REQUIREMENTS.
Copy every item in the dataset excerpt below word for word, keeping each line as it appears.

------ RECORDS TO PROCESS

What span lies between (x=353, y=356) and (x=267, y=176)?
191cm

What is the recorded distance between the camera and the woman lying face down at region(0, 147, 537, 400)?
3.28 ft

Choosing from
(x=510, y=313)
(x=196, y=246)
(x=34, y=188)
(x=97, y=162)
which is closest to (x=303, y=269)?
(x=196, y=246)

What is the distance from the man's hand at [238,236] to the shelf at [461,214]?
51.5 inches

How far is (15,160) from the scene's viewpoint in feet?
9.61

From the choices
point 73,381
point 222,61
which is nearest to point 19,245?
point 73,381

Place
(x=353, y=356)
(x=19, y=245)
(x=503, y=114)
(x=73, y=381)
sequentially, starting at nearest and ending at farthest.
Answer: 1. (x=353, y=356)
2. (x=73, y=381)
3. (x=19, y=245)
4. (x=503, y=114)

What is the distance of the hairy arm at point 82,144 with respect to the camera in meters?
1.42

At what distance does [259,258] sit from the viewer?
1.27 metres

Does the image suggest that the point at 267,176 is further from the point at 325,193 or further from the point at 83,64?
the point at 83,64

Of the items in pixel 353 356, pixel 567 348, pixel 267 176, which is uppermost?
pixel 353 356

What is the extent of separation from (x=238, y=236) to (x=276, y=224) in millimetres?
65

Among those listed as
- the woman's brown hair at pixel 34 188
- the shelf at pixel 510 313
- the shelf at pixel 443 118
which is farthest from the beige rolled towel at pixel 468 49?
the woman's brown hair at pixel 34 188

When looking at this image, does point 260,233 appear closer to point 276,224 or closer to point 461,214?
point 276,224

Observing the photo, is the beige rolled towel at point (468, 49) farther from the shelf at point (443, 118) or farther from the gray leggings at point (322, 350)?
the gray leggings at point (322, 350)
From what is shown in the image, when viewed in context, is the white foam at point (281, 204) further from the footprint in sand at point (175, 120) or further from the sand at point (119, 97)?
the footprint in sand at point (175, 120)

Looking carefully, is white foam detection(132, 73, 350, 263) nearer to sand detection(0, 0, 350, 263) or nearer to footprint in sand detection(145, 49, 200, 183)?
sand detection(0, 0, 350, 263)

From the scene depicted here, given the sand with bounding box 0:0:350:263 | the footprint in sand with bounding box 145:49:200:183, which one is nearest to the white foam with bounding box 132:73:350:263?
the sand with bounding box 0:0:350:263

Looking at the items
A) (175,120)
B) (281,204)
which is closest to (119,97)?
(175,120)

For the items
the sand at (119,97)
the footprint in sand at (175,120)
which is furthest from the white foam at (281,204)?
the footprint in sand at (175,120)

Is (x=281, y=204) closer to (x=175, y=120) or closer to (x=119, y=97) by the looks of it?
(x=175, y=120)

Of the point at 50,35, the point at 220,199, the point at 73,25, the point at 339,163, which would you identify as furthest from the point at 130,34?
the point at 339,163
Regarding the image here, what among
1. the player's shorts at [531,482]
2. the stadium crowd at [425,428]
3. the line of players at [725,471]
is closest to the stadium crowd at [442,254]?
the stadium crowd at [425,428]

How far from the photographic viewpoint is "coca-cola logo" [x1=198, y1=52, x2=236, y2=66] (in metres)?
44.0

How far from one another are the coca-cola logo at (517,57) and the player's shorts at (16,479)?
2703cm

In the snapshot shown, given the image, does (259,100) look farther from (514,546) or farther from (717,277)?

------------

ANSWER FOR THIS EXERCISE.
What span lies between (x=353, y=356) and (x=267, y=176)?
191cm

What is the recorded distance between the camera and the woman lying face down at region(0, 147, 537, 400)?
3.28 ft

Choosing from
(x=510, y=313)
(x=196, y=246)
(x=34, y=188)
(x=97, y=162)
which is closest to (x=303, y=269)?
(x=196, y=246)

What is the distance from the man's hand at [238,236] to the shelf at [461,214]?
51.5 inches

How far is (15,160) from the scene's viewpoint in feet?
9.61

From the choices
point 73,381
point 222,61
which is nearest to point 19,245?
point 73,381

Place
(x=353, y=356)
(x=19, y=245)
(x=503, y=114)
(x=73, y=381)
sequentially, starting at nearest and ending at farthest.
Answer: 1. (x=353, y=356)
2. (x=73, y=381)
3. (x=19, y=245)
4. (x=503, y=114)

What is the distance of the hairy arm at point 82,144 with respect to the camera in meters?
1.42

At what distance does [259,258] sit from the viewer?
1.27 metres

Does the image suggest that the point at 267,176 is further from the point at 325,193 or further from the point at 83,64?
the point at 83,64

Of the items in pixel 353 356, pixel 567 348, pixel 267 176, which is uppermost?
pixel 353 356

What is the extent of separation from (x=238, y=236) to (x=276, y=224) in millimetres?
65

Among those listed as
- the woman's brown hair at pixel 34 188
- the shelf at pixel 510 313
- the shelf at pixel 443 118
which is farthest from the beige rolled towel at pixel 468 49?
the woman's brown hair at pixel 34 188

When looking at this image, does point 260,233 appear closer to point 276,224 or closer to point 461,214?
point 276,224

Observing the photo, is the beige rolled towel at point (468, 49) farther from the shelf at point (443, 118) or farther from the gray leggings at point (322, 350)?
the gray leggings at point (322, 350)
From what is shown in the image, when viewed in context, is the white foam at point (281, 204) further from the footprint in sand at point (175, 120) or further from the sand at point (119, 97)?
the footprint in sand at point (175, 120)

Looking carefully, is white foam detection(132, 73, 350, 263) nearer to sand detection(0, 0, 350, 263) or nearer to footprint in sand detection(145, 49, 200, 183)?
sand detection(0, 0, 350, 263)

From the scene depicted here, given the sand with bounding box 0:0:350:263 | the footprint in sand with bounding box 145:49:200:183, which one is nearest to the white foam with bounding box 132:73:350:263?
the sand with bounding box 0:0:350:263

Looking at the items
A) (175,120)
B) (281,204)
which is closest to (119,97)?
(175,120)

For the items
the sand at (119,97)
the footprint in sand at (175,120)
which is furthest from the white foam at (281,204)?
the footprint in sand at (175,120)

Is (x=281, y=204) closer to (x=175, y=120) or closer to (x=119, y=97) by the looks of it?
(x=175, y=120)

Of the point at 50,35, the point at 220,199, the point at 73,25, the point at 339,163, which would you identify as furthest from the point at 130,34?
the point at 339,163
Regarding the image here, what among
1. the player's shorts at [531,482]
2. the stadium crowd at [425,428]
3. the line of players at [725,471]
is closest to the stadium crowd at [442,254]?
the stadium crowd at [425,428]

How far from the photographic viewpoint is "coca-cola logo" [x1=198, y1=52, x2=236, y2=66] (in metres)?
44.0

How far from one another are the coca-cola logo at (517,57) and the player's shorts at (16,479)?
2703cm

In the snapshot shown, given the image, does (259,100) look farther from (514,546) or farther from (717,277)?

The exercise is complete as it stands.